Мама взяла меня за руку и строго сказала подождать за дверью.
Я не хотел оставлять ее здесь одну, но сейчас она казалась мне слишком расстроенной. Я не стал спорить и мне не оставалось ничего другого, кроме как выйти из кабинета, закрыв за собой дверь.
Потом, не сказав ни слова, мама отвела меня домой.
Только благодаря ей меня не выгнали из школы, в которой теперь меня многие узнавали. На все у меня было свое собственное мнение, и даже директор школы об этом знала.
ПОРА МЕНЯТЬ ЖИЗНЬ К ЛУЧШЕМУ!
Отец Севы, Сергей Викторович, был человеком практичным, трудолюбивым и никогда не сидел без дела. Он старался, чтобы во всем у него был порядок. Это касалось и дома, где Сергей Викторович не без строгости воспитывал сына, и работы, где он терпеть не мог людей, относящихся к своему делу безразлично и безответственно.
Наверное, сложно себе представить, что могло быть общего у Сергея Викторовича с отцом Андрея, Михаилом Михайловичем, человеком не приспособленным ни к какой работе, которую надо выполнять пять дней в неделю и восемь часов в день, но, тем ни менее, то ли из-за старой детской дружбы, то ли из-за чего еще, но эти двое иногда даже приходили друг к другу в гости.
Заработанных Михаилом Михайловичем денег его семье, конечно, не хватало. Жена посменно работала упаковщицей на производстве за небольшую зарплату, а сам он был способен только на непостоянные заработки, которые не сильно улучшали материальное положение семьи. Часто он писал рассказы и повести, считая это своей основной занятостью. Потом, рассылая произведения во всевозможные издательства, Михаил Михайлович ждал от них ответа, но так до сих пор и не дождался.
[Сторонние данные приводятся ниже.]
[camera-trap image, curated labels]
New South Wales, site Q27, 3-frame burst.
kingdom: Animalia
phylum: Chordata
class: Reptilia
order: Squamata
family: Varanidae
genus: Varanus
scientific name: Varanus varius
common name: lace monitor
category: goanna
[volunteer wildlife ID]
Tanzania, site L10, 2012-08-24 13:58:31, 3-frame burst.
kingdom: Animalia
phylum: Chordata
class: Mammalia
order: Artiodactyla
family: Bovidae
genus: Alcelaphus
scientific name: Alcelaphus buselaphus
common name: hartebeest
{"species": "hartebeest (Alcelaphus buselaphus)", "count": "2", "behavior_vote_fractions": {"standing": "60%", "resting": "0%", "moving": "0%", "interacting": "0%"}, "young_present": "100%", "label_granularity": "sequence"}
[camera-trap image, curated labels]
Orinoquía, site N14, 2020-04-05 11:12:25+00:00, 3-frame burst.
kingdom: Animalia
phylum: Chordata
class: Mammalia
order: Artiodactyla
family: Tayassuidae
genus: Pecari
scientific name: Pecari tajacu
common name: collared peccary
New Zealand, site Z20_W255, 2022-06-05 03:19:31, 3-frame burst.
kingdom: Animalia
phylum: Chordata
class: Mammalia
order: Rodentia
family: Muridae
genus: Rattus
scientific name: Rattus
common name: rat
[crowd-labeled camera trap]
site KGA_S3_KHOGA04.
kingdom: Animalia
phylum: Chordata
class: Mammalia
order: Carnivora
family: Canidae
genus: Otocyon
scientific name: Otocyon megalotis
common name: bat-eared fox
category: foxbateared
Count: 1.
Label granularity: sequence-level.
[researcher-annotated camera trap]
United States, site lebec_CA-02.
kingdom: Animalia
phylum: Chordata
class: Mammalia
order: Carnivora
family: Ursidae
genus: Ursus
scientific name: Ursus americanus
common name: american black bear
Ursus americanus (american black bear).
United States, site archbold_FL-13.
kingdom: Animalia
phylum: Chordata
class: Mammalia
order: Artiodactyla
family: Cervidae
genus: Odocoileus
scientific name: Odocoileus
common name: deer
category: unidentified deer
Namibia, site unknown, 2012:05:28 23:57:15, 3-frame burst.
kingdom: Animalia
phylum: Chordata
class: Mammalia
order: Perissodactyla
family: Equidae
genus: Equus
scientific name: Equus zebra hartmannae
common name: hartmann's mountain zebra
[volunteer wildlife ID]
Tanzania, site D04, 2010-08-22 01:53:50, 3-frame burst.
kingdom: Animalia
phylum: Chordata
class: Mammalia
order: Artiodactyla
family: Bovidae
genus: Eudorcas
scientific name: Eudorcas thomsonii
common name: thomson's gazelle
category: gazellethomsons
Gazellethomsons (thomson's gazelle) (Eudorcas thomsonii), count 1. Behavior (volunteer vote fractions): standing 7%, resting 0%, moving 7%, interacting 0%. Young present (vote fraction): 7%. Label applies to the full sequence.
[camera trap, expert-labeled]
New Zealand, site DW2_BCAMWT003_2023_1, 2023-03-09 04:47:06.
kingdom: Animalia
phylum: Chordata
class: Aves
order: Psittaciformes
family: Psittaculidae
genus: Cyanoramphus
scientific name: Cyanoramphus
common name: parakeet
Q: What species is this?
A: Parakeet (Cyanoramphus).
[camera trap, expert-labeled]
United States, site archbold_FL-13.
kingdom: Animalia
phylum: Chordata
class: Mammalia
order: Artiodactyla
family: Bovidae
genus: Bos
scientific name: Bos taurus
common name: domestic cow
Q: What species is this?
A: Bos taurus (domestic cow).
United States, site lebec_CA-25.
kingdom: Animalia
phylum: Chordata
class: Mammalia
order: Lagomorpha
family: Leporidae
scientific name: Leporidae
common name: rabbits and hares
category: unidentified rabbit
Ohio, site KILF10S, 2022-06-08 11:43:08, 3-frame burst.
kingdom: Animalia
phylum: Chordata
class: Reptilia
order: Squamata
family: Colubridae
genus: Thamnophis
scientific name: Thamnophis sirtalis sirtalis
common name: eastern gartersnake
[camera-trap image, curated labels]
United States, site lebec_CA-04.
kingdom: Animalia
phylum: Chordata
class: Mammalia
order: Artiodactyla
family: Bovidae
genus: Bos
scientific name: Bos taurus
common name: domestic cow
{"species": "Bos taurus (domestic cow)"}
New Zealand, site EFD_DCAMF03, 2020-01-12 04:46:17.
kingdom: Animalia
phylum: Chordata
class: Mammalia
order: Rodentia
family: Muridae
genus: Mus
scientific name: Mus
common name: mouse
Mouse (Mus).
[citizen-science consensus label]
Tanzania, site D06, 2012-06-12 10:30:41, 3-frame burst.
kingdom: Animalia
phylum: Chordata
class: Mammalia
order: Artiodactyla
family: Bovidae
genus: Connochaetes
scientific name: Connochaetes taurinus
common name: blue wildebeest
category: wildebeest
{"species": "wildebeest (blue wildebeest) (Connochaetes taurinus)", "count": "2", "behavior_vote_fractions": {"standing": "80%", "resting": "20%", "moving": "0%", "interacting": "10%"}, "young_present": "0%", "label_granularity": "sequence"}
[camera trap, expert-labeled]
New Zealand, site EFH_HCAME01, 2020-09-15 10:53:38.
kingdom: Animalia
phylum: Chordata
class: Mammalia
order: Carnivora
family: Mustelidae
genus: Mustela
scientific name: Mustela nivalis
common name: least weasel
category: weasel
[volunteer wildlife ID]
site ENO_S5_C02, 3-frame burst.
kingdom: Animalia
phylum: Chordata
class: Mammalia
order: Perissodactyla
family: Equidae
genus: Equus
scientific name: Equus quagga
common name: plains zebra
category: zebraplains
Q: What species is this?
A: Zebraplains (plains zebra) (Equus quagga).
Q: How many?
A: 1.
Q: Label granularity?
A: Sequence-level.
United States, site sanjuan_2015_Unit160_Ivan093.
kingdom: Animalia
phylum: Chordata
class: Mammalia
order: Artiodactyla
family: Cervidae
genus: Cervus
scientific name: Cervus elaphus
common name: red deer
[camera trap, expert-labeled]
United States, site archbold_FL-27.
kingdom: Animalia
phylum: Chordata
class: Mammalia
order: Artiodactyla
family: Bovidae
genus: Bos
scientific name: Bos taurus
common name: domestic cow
Иногда еще он лелеял мечту выиграть на фондовой бирже за счет удачной купли-продажи ценных бумаг. Для этой цели он купил себе старый ноутбук и установил на него необходимое для сделок приложение. Но те небольшие суммы денег, которые изредка у него появлялись, не позволяли купить сколько-нибудь серьезное число акций. Иногда то, что было на счете, шло в плюс, но чаще акции дешевели и он оставался с убытком. Конечно, потери были не такими большими, так как Михаил Михайлович приобретал акции стоимостью нескольких обедов и терять-то, по сути, было нечего, но пускай и маленькие, но неудачи все равно уменьшали его уверенность в себе. Достижению результата также препятствовало неумение целенаправленно заниматься одним делом.
Михаил Михайлович никак не хотел понять, что при игре на фондовой бирже не существует какой-то уникальной схемы, которая позволяла бы всегда выигрывать. Он пытался ее найти, верил в ее существование, но из-за того, что этим он просто обманывал сам себя, никакого успеха не было.
Так он и жил: ждал ответа от издательств и момента, когда его акции внезапно и стремительно подорожают.
Однажды, сидя на кухне у Сергея Викторович, Михаил Михайлович не выдержал и излил старому другу свою душу. В его словах была усталость и безнадежность. Он говорил, что жизнь ему надоела и он не знает, что делать дальше. Работы нет, денег тоже нет, отношения с женой разладились.